» What this task involves
Starting from the line containing "At what distance", write out every remaining line exactly, the last one included.

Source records
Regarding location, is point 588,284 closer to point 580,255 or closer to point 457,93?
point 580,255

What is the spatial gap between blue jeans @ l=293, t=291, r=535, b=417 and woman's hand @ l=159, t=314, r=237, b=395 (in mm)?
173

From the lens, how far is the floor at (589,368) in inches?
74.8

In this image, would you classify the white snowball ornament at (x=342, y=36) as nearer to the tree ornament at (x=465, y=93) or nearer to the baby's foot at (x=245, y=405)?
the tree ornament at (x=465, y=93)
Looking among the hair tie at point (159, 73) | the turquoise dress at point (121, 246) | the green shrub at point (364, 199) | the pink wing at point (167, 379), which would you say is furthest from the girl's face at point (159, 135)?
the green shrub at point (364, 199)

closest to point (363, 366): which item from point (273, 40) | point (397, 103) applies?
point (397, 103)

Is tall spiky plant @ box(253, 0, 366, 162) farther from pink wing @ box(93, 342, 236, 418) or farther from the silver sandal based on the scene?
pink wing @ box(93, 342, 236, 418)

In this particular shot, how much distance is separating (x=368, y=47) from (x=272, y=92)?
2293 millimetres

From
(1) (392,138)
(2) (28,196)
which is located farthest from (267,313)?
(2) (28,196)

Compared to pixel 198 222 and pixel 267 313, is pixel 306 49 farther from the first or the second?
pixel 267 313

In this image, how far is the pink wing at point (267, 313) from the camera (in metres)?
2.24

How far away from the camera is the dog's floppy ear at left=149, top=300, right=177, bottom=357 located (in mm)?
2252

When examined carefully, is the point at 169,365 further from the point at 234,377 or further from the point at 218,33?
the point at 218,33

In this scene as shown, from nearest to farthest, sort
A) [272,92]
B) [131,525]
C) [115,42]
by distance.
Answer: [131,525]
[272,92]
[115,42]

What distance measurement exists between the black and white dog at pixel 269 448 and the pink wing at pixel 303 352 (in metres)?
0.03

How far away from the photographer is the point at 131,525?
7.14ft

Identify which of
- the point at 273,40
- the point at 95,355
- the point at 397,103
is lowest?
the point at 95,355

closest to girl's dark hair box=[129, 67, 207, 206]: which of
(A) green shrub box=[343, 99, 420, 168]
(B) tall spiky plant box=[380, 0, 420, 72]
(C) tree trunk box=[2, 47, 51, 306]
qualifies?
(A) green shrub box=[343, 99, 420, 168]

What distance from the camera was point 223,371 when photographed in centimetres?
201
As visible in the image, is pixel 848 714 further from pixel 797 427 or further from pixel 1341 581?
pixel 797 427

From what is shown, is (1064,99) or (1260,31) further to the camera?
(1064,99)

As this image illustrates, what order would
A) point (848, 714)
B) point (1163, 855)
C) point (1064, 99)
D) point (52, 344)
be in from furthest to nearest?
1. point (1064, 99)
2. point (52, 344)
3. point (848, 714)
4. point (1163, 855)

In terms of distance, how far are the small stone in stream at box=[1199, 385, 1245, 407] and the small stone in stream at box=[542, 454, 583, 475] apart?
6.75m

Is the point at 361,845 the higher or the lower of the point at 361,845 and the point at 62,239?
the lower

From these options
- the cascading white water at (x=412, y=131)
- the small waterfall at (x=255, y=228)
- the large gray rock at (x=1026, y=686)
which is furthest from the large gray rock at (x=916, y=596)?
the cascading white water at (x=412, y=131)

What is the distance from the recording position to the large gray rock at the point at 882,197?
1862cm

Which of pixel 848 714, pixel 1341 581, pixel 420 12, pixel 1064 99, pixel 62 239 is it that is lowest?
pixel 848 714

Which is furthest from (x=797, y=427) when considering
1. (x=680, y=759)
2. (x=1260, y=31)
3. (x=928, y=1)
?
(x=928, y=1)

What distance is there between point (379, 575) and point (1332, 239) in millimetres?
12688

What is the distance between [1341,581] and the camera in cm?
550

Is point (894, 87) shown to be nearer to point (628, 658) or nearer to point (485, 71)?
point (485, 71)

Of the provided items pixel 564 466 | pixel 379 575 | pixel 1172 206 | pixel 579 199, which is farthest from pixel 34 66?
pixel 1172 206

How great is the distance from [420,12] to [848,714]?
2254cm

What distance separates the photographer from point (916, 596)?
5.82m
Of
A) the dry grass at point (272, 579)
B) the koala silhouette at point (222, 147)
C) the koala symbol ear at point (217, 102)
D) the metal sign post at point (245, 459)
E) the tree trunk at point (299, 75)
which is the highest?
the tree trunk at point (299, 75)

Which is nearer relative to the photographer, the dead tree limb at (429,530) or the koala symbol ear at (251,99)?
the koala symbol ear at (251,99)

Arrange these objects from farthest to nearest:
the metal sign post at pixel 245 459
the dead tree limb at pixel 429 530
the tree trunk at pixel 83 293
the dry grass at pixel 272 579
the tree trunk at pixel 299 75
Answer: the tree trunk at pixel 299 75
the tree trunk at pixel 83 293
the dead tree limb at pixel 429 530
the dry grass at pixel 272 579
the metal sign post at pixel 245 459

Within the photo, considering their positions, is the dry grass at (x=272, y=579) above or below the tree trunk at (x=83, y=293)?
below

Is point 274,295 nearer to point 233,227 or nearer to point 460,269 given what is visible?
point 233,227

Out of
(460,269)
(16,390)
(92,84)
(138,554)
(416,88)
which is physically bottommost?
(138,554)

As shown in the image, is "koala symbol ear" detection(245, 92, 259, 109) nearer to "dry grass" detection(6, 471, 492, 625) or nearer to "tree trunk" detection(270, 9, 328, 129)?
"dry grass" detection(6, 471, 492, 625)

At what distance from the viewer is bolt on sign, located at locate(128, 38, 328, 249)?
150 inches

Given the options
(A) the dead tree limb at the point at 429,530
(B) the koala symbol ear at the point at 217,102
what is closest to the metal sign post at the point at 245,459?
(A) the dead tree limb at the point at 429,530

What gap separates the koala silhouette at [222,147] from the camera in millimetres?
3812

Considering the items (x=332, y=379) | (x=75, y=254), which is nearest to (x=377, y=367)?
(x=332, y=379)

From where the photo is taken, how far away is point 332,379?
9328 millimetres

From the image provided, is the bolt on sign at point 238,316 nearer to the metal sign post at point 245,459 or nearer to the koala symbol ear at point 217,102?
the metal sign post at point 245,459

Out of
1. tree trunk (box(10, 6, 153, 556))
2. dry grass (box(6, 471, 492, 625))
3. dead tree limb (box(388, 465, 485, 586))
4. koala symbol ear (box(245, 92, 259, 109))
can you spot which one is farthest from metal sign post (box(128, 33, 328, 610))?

» Exercise solution
At what distance from the viewer is bolt on sign, located at locate(128, 38, 328, 249)?
150 inches

Given the options
(A) the dead tree limb at the point at 429,530
(B) the koala symbol ear at the point at 217,102
what is closest to the metal sign post at the point at 245,459?
(A) the dead tree limb at the point at 429,530

What gap separates the koala silhouette at [222,147] from the camera in millimetres?
3812

Considering the items (x=332, y=379) | (x=75, y=254), which is nearest to (x=377, y=367)?
(x=332, y=379)

From where the photo is taken, how far away is point 332,379?
9328 millimetres

From the image provided, is the bolt on sign at point 238,316 nearer to the metal sign post at point 245,459 or nearer to the koala symbol ear at point 217,102?
the metal sign post at point 245,459

Out of
1. tree trunk (box(10, 6, 153, 556))
2. dry grass (box(6, 471, 492, 625))
3. dead tree limb (box(388, 465, 485, 586))
4. koala symbol ear (box(245, 92, 259, 109))
can you spot which one is farthest from metal sign post (box(128, 33, 328, 610))?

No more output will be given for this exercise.